Quando i croati ripresero il controllo di Vukovar, assediata per 87 giorni dalla Jugoslavenska Narodna Armija, l’Armata Popolare Jugoslava, la rappresaglia colpì la popolazione serba della città, tra cui la famiglia di Siniša Mihajlović, centrocampista dello Stella Rossa, poi a Roma, Sampdoria, Lazio e Inter. Nella sua casa, distrutta, oltre a un poster della nazionale jugoslava con un foro di proiettile sul cuore di Mihajlovic, furono ritrovate sue foto cui i soldati croati avevano ritagliato gli occhi: un rimando alle crudeltà di Ante Pavelić, che chiedeva ogni mattina ai suoi ustaše di consegnargli un cesto pieno di occhi a riprova che i massacri continuavano allo stesso ritmo.

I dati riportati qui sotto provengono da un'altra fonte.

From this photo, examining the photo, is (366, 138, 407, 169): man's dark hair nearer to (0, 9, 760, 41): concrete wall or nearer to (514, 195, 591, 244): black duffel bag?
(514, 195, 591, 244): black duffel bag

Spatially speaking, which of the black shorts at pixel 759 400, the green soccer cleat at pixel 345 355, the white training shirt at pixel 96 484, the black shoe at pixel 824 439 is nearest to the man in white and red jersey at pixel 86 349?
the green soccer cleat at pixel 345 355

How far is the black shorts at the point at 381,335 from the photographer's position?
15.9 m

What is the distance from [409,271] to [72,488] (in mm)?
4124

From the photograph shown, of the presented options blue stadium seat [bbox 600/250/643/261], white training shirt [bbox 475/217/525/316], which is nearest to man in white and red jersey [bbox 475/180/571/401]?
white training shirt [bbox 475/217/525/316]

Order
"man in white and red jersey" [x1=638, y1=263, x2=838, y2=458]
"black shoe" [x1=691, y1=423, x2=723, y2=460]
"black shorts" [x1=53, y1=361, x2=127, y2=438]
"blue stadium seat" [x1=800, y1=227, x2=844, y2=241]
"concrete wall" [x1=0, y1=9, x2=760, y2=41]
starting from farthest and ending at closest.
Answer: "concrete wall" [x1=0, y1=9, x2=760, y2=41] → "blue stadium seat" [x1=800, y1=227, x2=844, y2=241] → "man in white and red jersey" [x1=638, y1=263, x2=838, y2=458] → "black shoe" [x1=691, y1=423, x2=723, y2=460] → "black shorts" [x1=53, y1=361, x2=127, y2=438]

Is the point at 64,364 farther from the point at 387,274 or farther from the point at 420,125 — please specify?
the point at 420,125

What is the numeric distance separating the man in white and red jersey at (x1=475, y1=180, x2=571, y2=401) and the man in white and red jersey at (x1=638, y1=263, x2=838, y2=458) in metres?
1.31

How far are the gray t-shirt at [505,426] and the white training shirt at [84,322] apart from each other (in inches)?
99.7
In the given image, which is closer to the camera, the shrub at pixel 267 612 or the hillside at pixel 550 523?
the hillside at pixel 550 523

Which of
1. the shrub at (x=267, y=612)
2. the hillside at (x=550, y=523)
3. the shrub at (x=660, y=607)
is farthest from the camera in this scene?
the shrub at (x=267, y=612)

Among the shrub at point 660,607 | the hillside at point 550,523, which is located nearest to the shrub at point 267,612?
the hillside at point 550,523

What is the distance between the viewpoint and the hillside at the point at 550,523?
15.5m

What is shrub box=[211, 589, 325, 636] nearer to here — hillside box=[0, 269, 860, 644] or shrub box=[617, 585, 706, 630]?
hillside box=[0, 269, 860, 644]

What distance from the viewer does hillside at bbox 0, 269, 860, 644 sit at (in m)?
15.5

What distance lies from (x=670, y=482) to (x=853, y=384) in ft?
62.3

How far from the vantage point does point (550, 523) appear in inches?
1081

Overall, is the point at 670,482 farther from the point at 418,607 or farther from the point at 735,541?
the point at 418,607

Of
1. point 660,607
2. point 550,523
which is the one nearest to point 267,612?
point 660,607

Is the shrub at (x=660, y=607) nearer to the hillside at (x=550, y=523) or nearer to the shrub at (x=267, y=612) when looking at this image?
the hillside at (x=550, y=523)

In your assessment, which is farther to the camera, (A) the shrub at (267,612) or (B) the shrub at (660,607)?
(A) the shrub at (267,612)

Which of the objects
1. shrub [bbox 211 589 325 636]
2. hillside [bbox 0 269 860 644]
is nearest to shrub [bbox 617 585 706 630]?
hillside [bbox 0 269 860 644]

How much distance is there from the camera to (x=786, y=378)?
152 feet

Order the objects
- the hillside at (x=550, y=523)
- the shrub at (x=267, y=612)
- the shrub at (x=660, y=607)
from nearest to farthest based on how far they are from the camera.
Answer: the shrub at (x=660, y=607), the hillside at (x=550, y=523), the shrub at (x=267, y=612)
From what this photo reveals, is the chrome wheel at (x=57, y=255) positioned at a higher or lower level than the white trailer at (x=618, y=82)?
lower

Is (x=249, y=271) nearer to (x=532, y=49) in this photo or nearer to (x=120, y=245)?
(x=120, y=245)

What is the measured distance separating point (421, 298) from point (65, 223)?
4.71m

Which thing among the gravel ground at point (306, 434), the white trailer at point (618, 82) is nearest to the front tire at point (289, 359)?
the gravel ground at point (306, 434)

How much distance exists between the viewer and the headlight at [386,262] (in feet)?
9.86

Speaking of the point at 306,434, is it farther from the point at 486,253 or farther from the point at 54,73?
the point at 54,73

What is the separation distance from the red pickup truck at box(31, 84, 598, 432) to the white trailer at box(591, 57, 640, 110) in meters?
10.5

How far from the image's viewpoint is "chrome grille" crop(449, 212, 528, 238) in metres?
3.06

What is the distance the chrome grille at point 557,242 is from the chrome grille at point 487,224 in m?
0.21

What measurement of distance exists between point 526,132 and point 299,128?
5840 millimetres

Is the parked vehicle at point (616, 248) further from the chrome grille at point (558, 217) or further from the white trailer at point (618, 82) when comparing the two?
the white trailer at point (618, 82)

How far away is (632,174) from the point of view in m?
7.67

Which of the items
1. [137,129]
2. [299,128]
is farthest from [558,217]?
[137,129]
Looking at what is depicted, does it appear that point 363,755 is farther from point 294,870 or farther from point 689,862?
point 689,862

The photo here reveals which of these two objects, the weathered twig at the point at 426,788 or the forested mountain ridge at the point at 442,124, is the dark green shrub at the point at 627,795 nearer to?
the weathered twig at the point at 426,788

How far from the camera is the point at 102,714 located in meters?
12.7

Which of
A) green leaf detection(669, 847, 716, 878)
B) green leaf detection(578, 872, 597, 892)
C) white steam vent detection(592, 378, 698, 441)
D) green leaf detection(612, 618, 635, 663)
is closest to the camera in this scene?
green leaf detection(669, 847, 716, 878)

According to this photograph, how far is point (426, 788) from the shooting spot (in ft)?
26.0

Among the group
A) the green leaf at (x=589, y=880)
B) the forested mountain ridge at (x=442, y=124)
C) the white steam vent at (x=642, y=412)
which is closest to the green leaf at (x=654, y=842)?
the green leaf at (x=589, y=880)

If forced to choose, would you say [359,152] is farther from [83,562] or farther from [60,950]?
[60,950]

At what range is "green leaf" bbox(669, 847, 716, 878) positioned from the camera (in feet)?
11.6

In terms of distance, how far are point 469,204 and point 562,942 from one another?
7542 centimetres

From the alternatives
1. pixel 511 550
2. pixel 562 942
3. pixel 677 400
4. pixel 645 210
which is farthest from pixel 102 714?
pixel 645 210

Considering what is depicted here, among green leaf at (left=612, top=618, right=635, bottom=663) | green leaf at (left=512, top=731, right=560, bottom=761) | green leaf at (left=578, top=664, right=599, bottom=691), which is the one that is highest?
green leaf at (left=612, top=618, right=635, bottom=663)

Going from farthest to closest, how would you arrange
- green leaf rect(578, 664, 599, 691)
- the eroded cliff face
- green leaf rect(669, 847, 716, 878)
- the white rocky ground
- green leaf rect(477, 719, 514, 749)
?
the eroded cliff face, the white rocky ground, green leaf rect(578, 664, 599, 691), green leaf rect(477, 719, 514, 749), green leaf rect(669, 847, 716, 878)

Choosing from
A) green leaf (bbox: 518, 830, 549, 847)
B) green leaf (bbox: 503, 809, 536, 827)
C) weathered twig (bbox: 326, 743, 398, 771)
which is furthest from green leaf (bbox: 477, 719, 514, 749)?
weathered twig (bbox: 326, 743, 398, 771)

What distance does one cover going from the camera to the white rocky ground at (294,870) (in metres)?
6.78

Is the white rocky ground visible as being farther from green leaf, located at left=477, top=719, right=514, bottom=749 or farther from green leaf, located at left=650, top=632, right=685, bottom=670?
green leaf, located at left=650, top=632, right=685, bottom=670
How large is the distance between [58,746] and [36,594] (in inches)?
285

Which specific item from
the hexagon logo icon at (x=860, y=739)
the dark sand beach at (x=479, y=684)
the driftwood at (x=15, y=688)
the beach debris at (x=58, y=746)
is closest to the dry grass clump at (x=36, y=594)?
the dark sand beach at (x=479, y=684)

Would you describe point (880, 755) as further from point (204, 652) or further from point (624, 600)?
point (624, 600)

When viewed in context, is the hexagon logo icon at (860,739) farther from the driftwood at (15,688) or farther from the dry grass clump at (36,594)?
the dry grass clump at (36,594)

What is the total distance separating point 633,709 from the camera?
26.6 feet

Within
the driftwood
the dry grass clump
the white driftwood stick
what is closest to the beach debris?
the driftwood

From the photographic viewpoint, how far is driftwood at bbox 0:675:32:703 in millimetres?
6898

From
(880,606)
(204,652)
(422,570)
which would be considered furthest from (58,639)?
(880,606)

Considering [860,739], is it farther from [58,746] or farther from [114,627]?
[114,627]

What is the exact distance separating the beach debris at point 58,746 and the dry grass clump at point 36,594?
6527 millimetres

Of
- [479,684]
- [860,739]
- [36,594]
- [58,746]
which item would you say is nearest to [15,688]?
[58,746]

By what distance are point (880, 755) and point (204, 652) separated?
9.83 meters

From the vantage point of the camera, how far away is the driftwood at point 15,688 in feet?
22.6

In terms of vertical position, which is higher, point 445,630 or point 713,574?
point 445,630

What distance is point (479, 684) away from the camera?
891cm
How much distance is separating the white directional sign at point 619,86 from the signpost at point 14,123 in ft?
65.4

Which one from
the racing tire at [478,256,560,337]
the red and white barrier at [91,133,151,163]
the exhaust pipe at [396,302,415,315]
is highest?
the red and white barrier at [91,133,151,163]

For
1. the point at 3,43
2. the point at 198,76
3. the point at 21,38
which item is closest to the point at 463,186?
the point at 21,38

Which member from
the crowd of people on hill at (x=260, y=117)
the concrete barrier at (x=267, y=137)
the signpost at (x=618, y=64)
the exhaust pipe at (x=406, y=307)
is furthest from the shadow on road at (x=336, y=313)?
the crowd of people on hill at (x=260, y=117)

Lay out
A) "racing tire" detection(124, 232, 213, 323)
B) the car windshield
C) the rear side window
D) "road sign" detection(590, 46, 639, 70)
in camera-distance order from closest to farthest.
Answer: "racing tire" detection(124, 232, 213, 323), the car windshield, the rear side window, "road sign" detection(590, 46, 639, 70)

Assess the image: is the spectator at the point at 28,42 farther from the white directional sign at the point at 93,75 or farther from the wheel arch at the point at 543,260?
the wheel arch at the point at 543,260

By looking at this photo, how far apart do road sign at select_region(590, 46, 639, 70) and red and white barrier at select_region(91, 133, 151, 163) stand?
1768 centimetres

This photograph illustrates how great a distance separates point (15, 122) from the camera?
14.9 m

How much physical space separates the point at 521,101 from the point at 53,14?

Il regno mafioso di Arkan in Serbia prosperò durante il conflitto, e Ražnatović cercò di acquistare lo Stella Rossa, per farne un monumento alla sua persona. La dirigenza rifiutò di cedere, al che la Tigre, dopo un rifiuto dai kosovari dell’FK Priština, acquistò l’Obilić di Belgrado, squadra che porta il nome di un eroe serbo della battaglia di Kosovo Polje. A suon di intimidazioni a giocatori e dirigenti avversari, l’Obilić venne promosso in prima divisione nel 1997 e l’anno dopo fu campione di Jugoslavia (ormai composta solo da Serbia e Montenegro) nel 1998. Il 18 agosto 1999 le nazionali di Jugoslavia e Croazia si incontrarono per la prima volta a Belgrado in un incontro, finito 0-0, valido per le qualificazioni all’Europeo. Il tifo di Belgrado salutò l’inno croato Lijepa Naša Domovino con l’ostensione di cinquantamila diti medi alzati, e la curva insultò i giocatori della nazionale avversaria, chiamandoli ustaše nei propri cori. L’ostilità dell’atmosfera raggiunse il culmine quando, al quinto del secondo tempo, le luci dello stadio si spensero. “Si vedevano solo i raggi infrarossi dei fucili dei cecchini”, ricordò Slaven Bilić, nazionale croato presente allo stadio nonostante un infortunio. Il Marakana eruppe in un “Criminali rossi! Criminali rossi!” rivolto a Milošević e al suo regime, che iniziava a scricchiolare dopo la guerra in Kosovo. Mentre la leggenda di Arkan, assassinato cinque mesi più tardi da un commando di fronte all’Intercontinental Hotel di Belgrado, sopravvisse alla Tigre, la popolarità del presidente serbo era crollata. Proprio il Marakana, lo stadio dove Milošević aveva arruolato tramite Arkan una parte importante del suo esercito, segnò la fine della sua dittatura: la curva gli si ritorse contro e cominciò a intonare alle partite gli slogan Slobo odlazi, “Slobodan vattene”, e Slobo spasi Srbiju i ubi se, “Slobodan, salva la Serbia e ammazzati”. Dopo esser stato sconfitto alle elezioni da Vojislav Koštunica, Milošević si rifiutò di riconoscere il risultato delle urne. Il 5 ottobre 2000 a Belgrado, nelle dimostrazioni della Bager Revolucija, la “Rivoluzione dei Bulldozer” che fece infine crollare il regime, in prima linea nei combattimenti c’erano di nuovo le maglie dello Stella Rossa.